[AIM OF THE TASK] Only the lines from the beginning of the data below through the line containing "stain = Field's or Giemsa" belong in the response, each copied exactly.

____ STUDY MATERIAL

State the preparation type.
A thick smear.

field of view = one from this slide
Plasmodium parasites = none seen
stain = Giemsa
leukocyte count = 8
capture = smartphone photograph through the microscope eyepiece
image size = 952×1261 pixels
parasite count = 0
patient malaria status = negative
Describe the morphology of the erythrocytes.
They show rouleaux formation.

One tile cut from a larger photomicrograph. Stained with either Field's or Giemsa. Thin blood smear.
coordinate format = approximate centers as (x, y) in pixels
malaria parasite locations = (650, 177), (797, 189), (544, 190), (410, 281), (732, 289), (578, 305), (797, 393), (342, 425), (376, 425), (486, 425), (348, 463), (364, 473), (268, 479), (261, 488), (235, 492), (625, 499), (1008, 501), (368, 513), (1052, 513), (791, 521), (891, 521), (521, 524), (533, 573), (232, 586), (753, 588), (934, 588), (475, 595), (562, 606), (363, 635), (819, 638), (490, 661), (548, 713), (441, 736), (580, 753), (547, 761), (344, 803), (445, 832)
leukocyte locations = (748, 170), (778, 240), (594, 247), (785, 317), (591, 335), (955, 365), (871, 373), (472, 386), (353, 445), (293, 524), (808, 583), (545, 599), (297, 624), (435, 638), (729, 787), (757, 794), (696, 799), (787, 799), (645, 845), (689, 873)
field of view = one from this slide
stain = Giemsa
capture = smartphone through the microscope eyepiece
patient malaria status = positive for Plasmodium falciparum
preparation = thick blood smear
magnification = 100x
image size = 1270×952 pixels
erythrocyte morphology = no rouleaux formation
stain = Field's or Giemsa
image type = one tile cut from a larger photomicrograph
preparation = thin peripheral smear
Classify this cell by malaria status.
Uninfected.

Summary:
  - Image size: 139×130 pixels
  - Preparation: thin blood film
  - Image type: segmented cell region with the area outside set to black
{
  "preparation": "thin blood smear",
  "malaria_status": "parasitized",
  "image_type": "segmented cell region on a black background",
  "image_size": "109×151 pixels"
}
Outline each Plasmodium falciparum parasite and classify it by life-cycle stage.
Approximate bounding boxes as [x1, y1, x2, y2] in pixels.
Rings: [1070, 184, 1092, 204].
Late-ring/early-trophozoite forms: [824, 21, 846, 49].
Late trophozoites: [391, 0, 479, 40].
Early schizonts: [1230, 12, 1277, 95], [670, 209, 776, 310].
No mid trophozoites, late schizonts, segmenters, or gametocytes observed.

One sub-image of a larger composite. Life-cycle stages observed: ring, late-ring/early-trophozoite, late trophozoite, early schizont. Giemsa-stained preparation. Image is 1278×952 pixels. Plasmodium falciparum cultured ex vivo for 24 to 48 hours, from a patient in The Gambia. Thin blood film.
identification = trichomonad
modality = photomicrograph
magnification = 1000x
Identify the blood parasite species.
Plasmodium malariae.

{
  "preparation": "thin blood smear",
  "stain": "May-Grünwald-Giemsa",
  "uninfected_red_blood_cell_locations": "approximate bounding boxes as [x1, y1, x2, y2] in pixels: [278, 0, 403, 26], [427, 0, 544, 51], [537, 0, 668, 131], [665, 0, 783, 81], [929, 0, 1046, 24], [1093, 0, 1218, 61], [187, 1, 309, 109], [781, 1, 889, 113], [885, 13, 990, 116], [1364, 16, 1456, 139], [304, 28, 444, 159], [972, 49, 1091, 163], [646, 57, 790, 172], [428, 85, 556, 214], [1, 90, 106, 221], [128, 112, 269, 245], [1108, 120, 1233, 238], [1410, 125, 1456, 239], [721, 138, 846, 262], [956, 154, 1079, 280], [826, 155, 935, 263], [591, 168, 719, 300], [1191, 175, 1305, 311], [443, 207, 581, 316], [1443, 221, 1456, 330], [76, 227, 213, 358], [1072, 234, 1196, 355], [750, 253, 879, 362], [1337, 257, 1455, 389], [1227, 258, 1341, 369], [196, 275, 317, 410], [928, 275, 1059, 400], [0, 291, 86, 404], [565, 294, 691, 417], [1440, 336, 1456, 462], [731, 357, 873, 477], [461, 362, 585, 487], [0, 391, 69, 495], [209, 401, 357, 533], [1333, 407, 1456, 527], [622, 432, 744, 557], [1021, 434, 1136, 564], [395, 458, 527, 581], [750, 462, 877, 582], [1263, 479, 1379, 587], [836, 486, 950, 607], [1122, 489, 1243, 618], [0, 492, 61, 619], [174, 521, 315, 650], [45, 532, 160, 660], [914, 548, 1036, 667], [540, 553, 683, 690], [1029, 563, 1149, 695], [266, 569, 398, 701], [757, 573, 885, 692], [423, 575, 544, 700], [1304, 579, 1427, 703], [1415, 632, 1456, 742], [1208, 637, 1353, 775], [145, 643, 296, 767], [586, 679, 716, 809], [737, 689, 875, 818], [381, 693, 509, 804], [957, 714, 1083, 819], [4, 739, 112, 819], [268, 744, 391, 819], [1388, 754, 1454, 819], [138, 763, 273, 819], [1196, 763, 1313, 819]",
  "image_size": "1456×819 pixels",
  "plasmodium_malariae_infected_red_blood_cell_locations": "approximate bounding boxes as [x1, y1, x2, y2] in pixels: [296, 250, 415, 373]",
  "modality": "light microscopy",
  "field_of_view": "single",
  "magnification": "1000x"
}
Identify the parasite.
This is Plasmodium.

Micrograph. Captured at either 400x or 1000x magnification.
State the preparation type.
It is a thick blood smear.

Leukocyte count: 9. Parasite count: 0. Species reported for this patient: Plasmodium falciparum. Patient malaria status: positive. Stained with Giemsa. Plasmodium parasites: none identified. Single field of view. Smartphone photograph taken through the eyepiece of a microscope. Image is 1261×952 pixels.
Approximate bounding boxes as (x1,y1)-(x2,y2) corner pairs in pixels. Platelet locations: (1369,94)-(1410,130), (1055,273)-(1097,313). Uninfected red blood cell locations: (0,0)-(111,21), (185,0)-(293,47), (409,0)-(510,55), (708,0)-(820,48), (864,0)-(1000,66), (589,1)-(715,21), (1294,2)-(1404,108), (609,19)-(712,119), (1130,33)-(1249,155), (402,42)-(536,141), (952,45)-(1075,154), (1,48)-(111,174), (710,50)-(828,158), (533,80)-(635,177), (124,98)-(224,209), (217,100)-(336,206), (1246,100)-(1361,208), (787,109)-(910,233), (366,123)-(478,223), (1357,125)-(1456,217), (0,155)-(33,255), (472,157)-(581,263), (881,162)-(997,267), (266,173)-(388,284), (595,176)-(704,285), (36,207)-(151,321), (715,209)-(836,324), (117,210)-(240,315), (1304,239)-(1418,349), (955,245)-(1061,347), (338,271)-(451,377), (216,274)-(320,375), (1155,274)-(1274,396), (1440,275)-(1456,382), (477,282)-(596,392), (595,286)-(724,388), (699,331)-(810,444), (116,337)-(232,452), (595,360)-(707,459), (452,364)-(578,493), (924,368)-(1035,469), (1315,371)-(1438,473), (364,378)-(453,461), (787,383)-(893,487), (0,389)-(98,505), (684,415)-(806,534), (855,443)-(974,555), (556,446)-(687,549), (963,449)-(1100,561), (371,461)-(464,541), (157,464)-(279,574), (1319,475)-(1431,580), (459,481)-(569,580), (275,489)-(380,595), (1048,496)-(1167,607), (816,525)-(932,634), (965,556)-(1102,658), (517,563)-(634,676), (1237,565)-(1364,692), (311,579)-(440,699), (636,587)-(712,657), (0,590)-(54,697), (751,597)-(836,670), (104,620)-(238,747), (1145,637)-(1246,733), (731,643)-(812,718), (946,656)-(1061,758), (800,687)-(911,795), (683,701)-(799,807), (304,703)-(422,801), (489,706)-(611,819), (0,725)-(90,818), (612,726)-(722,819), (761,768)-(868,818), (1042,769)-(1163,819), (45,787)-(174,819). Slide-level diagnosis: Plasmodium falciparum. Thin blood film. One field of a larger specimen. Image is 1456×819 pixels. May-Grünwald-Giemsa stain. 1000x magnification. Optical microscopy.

________

[ANSWER BELOW]
State the preparation type.
A thick smear.

field of view = one from this slide
Plasmodium parasites = none seen
stain = Giemsa
leukocyte count = 8
capture = smartphone photograph through the microscope eyepiece
image size = 952×1261 pixels
parasite count = 0
patient malaria status = negative
Describe the morphology of the erythrocytes.
They show rouleaux formation.

One tile cut from a larger photomicrograph. Stained with either Field's or Giemsa. Thin blood smear.
coordinate format = approximate centers as (x, y) in pixels
malaria parasite locations = (650, 177), (797, 189), (544, 190), (410, 281), (732, 289), (578, 305), (797, 393), (342, 425), (376, 425), (486, 425), (348, 463), (364, 473), (268, 479), (261, 488), (235, 492), (625, 499), (1008, 501), (368, 513), (1052, 513), (791, 521), (891, 521), (521, 524), (533, 573), (232, 586), (753, 588), (934, 588), (475, 595), (562, 606), (363, 635), (819, 638), (490, 661), (548, 713), (441, 736), (580, 753), (547, 761), (344, 803), (445, 832)
leukocyte locations = (748, 170), (778, 240), (594, 247), (785, 317), (591, 335), (955, 365), (871, 373), (472, 386), (353, 445), (293, 524), (808, 583), (545, 599), (297, 624), (435, 638), (729, 787), (757, 794), (696, 799), (787, 799), (645, 845), (689, 873)
field of view = one from this slide
stain = Giemsa
capture = smartphone through the microscope eyepiece
patient malaria status = positive for Plasmodium falciparum
preparation = thick blood smear
magnification = 100x
image size = 1270×952 pixels
erythrocyte morphology = no rouleaux formation
stain = Field's or Giemsa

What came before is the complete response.